* Work to do *
Gather every line of the listing below that contains the string "farthest", copying each one in full. Case counts.

* Data shown *
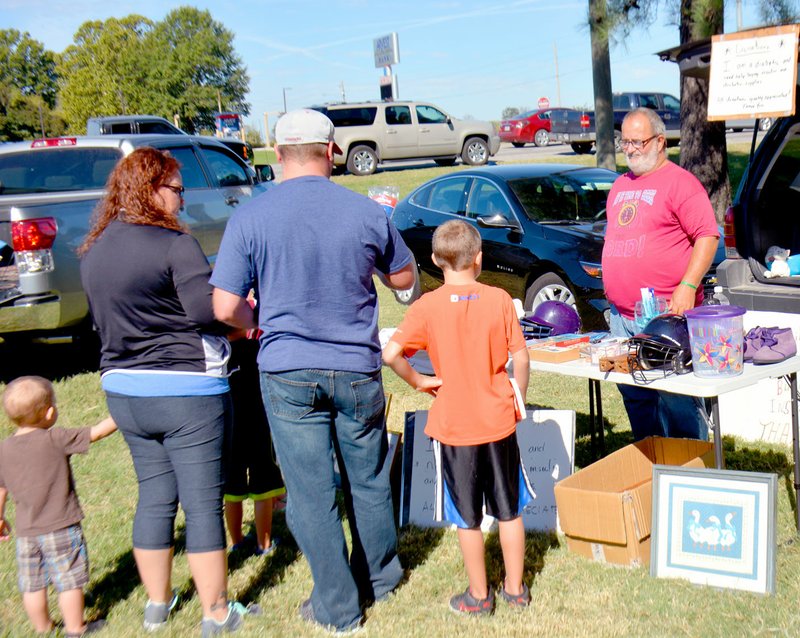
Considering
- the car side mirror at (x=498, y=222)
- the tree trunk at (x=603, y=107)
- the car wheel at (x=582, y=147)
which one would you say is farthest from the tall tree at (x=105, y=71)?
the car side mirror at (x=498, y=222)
---
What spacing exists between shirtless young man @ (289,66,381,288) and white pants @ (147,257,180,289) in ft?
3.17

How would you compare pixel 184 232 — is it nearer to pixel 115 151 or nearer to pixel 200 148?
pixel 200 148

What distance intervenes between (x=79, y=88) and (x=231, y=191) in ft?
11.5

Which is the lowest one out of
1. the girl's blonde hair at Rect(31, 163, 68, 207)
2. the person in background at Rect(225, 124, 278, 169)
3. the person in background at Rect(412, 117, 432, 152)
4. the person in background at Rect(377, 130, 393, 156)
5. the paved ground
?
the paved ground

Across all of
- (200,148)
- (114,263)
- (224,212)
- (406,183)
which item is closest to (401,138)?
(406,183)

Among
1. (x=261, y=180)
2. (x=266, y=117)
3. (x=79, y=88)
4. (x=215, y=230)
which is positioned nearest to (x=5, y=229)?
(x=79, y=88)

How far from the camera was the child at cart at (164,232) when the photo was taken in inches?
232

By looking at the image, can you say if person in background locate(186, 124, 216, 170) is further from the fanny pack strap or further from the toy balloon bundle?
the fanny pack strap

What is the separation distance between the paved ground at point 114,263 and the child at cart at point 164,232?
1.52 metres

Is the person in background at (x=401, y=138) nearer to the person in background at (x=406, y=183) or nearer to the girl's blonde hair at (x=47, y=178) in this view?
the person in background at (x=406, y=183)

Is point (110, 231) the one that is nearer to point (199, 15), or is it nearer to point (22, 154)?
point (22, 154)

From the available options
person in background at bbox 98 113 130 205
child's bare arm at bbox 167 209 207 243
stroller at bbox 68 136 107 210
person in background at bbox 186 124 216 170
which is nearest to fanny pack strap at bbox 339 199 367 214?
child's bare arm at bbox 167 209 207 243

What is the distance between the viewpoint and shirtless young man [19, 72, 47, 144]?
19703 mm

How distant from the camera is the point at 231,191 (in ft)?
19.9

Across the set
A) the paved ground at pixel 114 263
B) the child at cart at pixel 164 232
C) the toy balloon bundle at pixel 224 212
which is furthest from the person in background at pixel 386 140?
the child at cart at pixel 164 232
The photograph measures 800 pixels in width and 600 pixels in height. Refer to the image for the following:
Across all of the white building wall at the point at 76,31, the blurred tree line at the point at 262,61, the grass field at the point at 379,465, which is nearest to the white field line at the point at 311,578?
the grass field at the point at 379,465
---
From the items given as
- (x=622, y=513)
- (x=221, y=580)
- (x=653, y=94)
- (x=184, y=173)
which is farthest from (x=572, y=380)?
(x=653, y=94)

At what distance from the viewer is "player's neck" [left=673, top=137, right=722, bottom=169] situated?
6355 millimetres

* Output of the exercise *
which one would you say is farthest from the tall tree at (x=105, y=71)?
which is farthest from (x=572, y=380)?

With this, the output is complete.